What you need to do
Copy out the records word for word, starting at the line containing "Which from the" and continuing through the end of the records, both included.

Records from a spatial question set
-----

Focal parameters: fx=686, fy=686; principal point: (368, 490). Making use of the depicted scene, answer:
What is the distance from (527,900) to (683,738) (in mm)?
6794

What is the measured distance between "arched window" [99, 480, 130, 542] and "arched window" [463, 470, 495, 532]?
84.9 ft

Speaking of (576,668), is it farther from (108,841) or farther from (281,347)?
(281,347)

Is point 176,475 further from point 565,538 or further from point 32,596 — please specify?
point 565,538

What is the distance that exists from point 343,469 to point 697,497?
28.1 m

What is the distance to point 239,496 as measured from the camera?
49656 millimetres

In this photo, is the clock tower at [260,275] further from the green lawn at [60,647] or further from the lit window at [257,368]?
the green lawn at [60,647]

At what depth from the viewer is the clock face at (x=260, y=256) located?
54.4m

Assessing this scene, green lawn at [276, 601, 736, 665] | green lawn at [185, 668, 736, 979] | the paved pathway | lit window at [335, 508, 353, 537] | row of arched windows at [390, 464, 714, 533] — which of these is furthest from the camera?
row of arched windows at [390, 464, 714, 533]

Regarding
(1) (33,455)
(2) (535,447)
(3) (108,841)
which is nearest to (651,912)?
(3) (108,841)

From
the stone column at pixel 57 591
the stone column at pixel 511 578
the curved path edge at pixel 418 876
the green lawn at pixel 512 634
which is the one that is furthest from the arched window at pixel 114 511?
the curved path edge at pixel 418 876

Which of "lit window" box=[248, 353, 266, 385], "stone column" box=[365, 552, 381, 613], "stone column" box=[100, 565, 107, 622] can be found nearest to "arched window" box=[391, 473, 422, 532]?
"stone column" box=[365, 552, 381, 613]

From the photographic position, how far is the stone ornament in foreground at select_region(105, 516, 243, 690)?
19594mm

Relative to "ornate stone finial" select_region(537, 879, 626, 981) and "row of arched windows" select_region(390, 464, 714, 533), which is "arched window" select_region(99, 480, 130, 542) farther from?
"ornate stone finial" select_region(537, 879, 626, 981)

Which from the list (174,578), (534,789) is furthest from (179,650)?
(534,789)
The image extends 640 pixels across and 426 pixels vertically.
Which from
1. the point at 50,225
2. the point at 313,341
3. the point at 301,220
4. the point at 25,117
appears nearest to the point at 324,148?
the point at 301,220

-----

Exercise answer
Which from the list (174,578), (534,789) is furthest from (179,650)?
(534,789)
The image extends 640 pixels across and 426 pixels vertically.
Which from
1. the point at 50,225
2. the point at 313,341
3. the point at 301,220
4. the point at 25,117
appears nearest to the point at 324,148?
the point at 301,220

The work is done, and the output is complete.